List of tasks:
a – According to the camera trap passage, how many photographs had an empty genus value?
b – Using the camera trap passage, explain why the species count (n=31) differs from the WI summary (n=21).
c – Reproduce the camera trap passage word for word, starting with "The number of" and going on through "filtered out by WI.".

The number of species (n=31) differs from the WI summary (n=21). It seems there were occasions when the species could not be identified, only the genus (e.g. Martes, Felis, Canis) and there were some photographs that containeded no species (i.e. only ” ” is returned). How often does this happen?
# Count how many times the genus has not been identified, and therefor the photograph does not contain relevant species
empty_genus <- sum(camtraps$genus == "")
# View the count
print(empty_genus)[1] 25692
# Proportion of dataset
proportion <- (empty_genus/nrow(camtraps))*100
print(paste("Percentage of photographs without animal captures:",proportion))[1] "Percentage of photographs without animal captures: 35.8196469899339"
This has happened in >35% of the photographs. Remember that photographs containing humans were already filtered out by WI.
Deployments
We would like to know if all deployments were successful (i.e. the cameras took photos, regardless if animals were detected)

Recorded information:
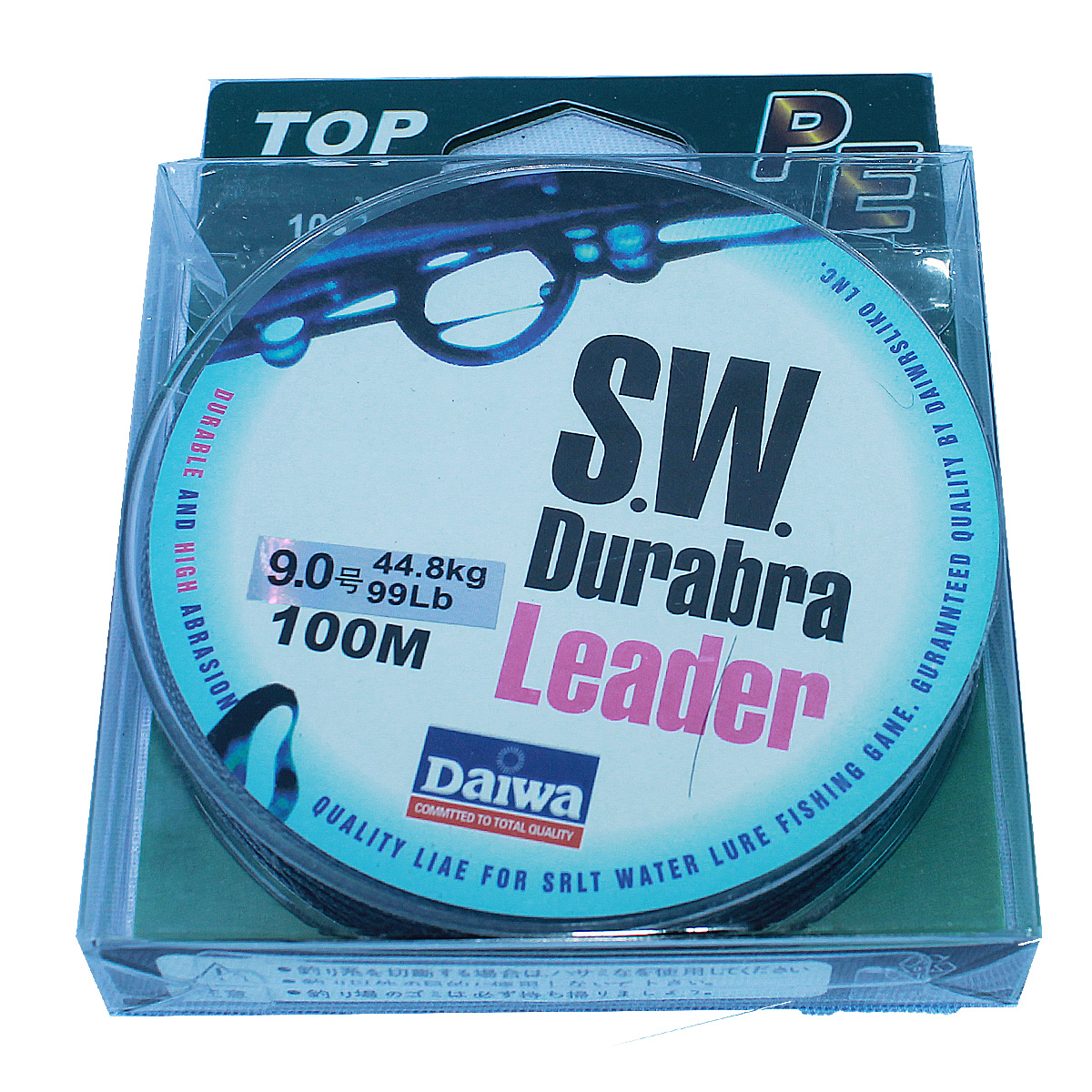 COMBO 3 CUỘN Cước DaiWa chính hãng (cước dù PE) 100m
...
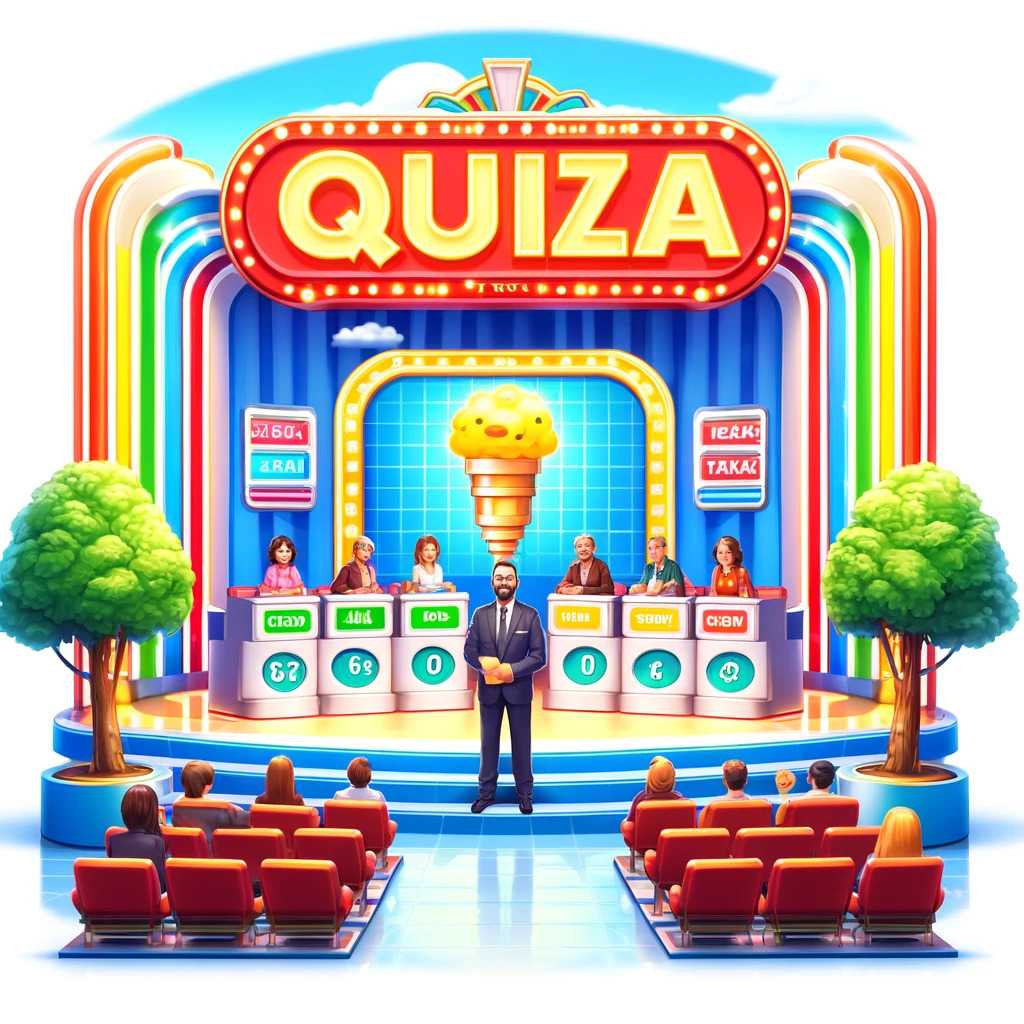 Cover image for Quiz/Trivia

Responses by item number:
a – 25,692 photographs.

b – In some cases the species could not be identified and only the genus was recorded, such as Martes, Felis or Canis. Some photographs also contained no species, so only an empty value was returned.

c –
The number of species (n=31) differs from the WI summary (n=21). It seems there were occasions when the species could not be identified, only the genus (e.g. Martes, Felis, Canis) and there were some photographs that containeded no species (i.e. only ” ” is returned). How often does this happen?
# Count how many times the genus has not been identified, and therefor the photograph does not contain relevant species
empty_genus <- sum(camtraps$genus == "")
# View the count
print(empty_genus)[1] 25692
# Proportion of dataset
proportion <- (empty_genus/nrow(camtraps))*100
print(paste("Percentage of photographs without animal captures:",proportion))[1] "Percentage of photographs without animal captures: 35.8196469899339"
This has happened in >35% of the photographs. Remember that photographs containing humans were already filtered out by WI.